*TASK OBJECTIVE*
The listing below is to be duplicated exactly, with every picture omitted.

*RECORDED DATA*

+++

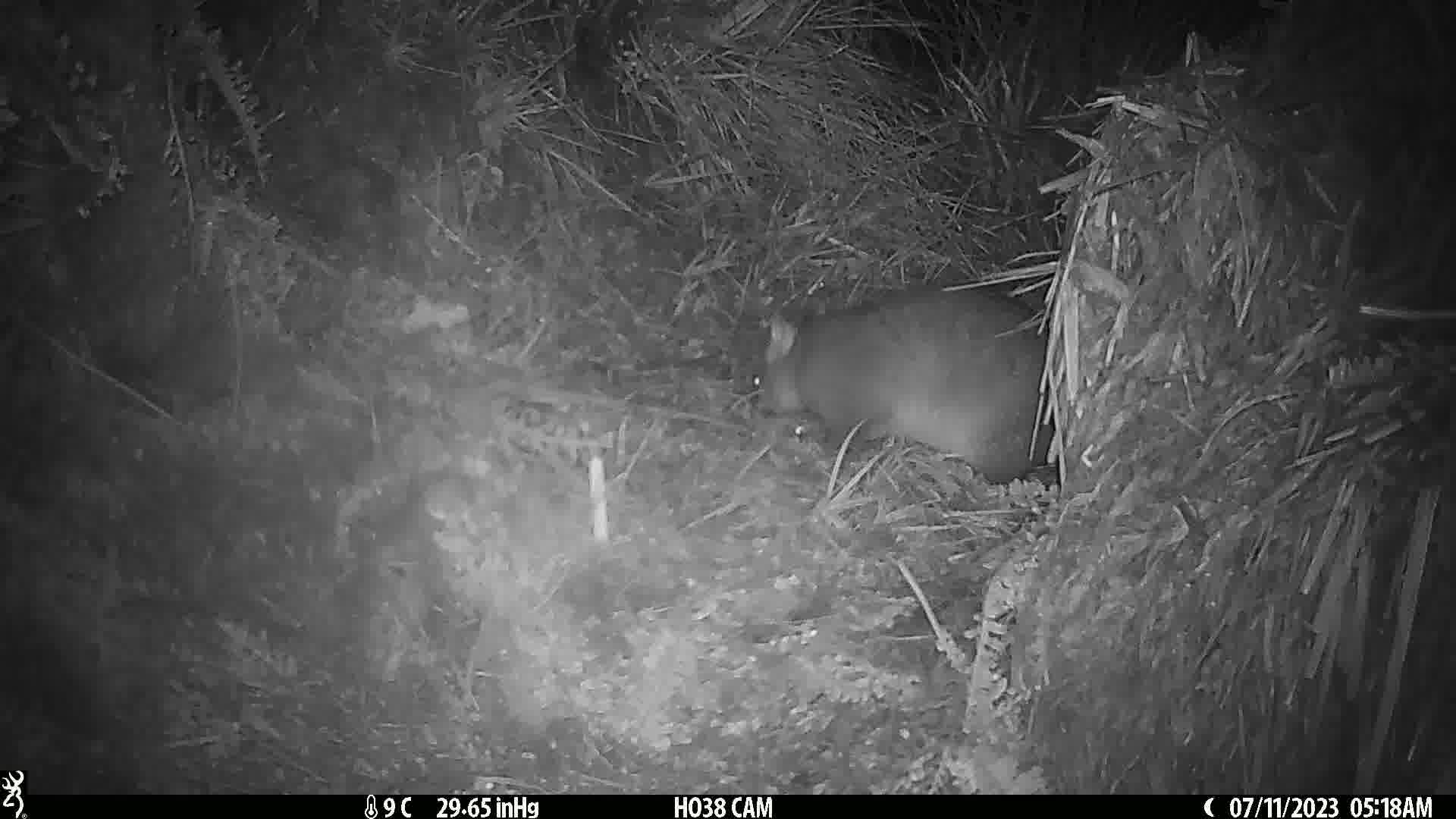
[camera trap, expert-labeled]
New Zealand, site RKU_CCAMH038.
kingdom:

+++

*RESPONSE AREA*
[camera trap, expert-labeled]
New Zealand, site RKU_CCAMH038.
kingdom:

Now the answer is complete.